Editor’s note: This story pairs with “Data mining: how it works, why it’s important”
There are many methods of data collection and data mining. Here are some of the most common forms of data mining and how they work:
1. Anomaly detection
Anomaly detection can be used to determine when something is noticeably different from the regular pattern.
BYU professor Christophe Giraud-Carrier, director of the BYU Data Mining Lab, gave the example of monitoring gas turbines and how anomaly detection is used to make sure the turbines function properly.
“These turbines have physics associated with them that predicts how they are going to function and their speed and all that jazz,” Giraud-Carrier said.
Sensors monitoring temperature and pressure, among other things, are set up to see if anything anomalous is observed over time.
“In other words, is this thing about to blow up?” Giraud-Carrier said. “Because if it’s about to blow up, you want to turn it off.

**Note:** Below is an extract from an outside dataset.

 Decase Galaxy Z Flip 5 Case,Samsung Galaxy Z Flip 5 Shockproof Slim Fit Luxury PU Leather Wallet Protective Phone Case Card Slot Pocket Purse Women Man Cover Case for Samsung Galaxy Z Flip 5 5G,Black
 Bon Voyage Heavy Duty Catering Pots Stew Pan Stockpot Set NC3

But if it’s not about to blow up, you don’t want to turn it off.”
2. Association learning
Association learning, or market-basket analysis, is used to analyze which things tend to occur together either in pairs or larger groups.

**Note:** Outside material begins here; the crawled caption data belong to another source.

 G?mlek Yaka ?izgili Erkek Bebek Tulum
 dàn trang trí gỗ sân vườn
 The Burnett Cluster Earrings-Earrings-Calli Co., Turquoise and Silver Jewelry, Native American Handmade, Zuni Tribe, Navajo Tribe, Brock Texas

Giraud-Carrier said a basic example is how Walmart will review purchases people make at the cashiers and see that people who buy milk also buy bread, or people who buy diapers also buy baby formula.
“It’s all about trying to find this association among products and the idea being that, again, you can leverage this information,” Giraud-Carrier said. “Either you can bundle these things together … or you can do crazy stuff like you put apples on one end of the store and oranges at the other end of the store, so as people travel through the store they buy all kinds of other stuff that they didn’t plan on buying.”
Association learning goes beyond simple correlation, according to Giraud-Carrier, because it extends beyond pairs and can account for larger groupings of items.
3. Cluster detection
Recognizing distinct groups or sub-categories within data is called cluster detection. Machine learning algorithms detect significantly differing subgroups within a dataset.
Giraud-Carrier said something humans naturally do is separate things into groups.
“We put people in buckets: people we like, people we don’t like; people we find attractive, people we don’t find attractive,” he said. “In your head you have these notions of what makes people attractive or not, and it’s based on who knows what.”
When people match that criteria, a person will sort them into corresponding buckets. Giraud-Carrier said the reason it’s called clustering is because people don’t have labels on their heads identifying which bucket they belong in. Cluster detection uses data to sort things into buckets based on similarities.
Another example of cluster detection would be to analyze purchasing behavior of hobbyists — fishermen and gardeners would have naturally diverse purchasing habits based on their hobbies.
Unlike cluster detection, classification deals with things that already have labels. This is referred to as training data — when there is information existing that can be trained on, or rather easily classified with an algorithm.
For example, spam filters identify differences between content found in legitimate and spam messages. This is made possible through identifying large sets of emails as spam.
The regression method is used to make predictions based on relationships within the data set. As mentioned above, future engagement on Facebook can be predicted based on everything in the user’s history — likes, photo tags, comments and interactions with other users, friend requests and all other activity on the site.
Another example would be using the relationship between income and education level to predict choice of neighborhood. Regression allows all relationships within the data to be analyzed and then used to predict future behavior.